A distanza di quattro anni dalla precedente raccolta, esce il secondo volume di Tetralogia del dissenno (Editoria & Spettacolo, 2024, euro 16) che, come il titolo stesso indica, raccoglie altri quattro testi teatrali di Rino Marino – Lunario, La consegna, Fiele, La Verma – scritti tra il 2007 e il 2019 e non ancora messi in scena. Il libro, curato anche in questo caso dalla fedelissima Vincenza Di Vita, contiene una corposa e dettagliata prefazione di Filippa Ilardo, ricca di rimandi letterari, in cui si parla di “teatro tragicomico, dolce e amaro, un teatro che sprofonda, si sbalestra, si perde e si avviluppa, ma è retto da una rete simbolica di senso che ne fa un universo simbolico coerentissimo”.
I personaggi del teatro di Rino Marino, infatti, rimangono fortemente agitati da quella follia che l’autore conosce e studia da anni nel suo ‘secondo mestiere’ di psichiatra. Anche in questi testi, il drammaturgo e regista castelvetranese attraversa letteralmente la follia come vicenda clinica: i protagonisti sono sempre strambi, lunatici, irregolari, segnati da una sofferenza che spesso sconfina nell’assurdo: sofferenza che, pur rimanendo palpabile e ‘umanissima’, non ha nulla di esibito, di retorico o di facilmente pietistico. Una dimensione assurda, tuttavia, che sembra custodire una saggezza nascosta e imprevedibile, forse una logica imperscrutabile da scemo del villaggio che a volte sembra ricordare la figura di Giufà. A differenza del primo volume in cui tre dei quattro testi sono scritti nel dialetto arcaico di area castelvetranese, qui l’unico testo dialettale è La Verma, ma il teatro di Marino si conferma quanto di più lontano dalla dimensione ammiccante di molta drammaturgia contemporanea che spesso fa un uso adulatorio, per non dire letteralmente ruffiano, del dialetto sia sul registro comico che su quello patetico.

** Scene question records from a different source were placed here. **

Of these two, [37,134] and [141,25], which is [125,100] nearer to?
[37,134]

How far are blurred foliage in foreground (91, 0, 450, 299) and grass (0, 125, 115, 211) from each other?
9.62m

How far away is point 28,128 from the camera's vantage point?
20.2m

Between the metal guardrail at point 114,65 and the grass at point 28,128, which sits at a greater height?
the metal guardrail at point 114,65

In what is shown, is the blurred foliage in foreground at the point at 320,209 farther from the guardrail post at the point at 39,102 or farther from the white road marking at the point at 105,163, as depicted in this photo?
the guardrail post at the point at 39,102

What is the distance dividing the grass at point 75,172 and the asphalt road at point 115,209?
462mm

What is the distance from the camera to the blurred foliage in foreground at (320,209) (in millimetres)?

Il dialetto utilizzato in tutta la sua pienezza di sfumature ‘barocche’, tanto con una precisione quasi filologica quanto in modalità creativa e straniante, diventa al contrario una lingua ‘straniera’, cinica, che assume a volte la grazia e la cadenza musicale dell’endecasillabo – mai però per cullare lo spettatore, semmai per disorientarlo, spesso per sconcertarlo, per condurlo verso l’inesorabile, il tragico, l’indicibile, l’irriconoscibile. Anche quando si ride o ci si commuove, non c’è nessuna concessione al racconto edificante, al lieto fine. I personaggi non rinsaviscono, in quanto “residui di un’umanità malata” (definizione testuale dell’Autore), e gestiscono sempre sul palco situazioni tendenzialmente claustrali: un cameratismo fatto di piccoli gesti, immobilità silenziose, parole che pesano come macigni. Ovviamente è un teatro che evoca scenari beckettiani, anche se il beckettismo di Marino è soltanto presunto o incidentale. Quello di Rino Marino, in fin dei conti, è dissennato anche perché ‘inattuale’, tutt’altro che didascalico, in cui l’azione scenica sospende quasi la nozione di tempo cronologico.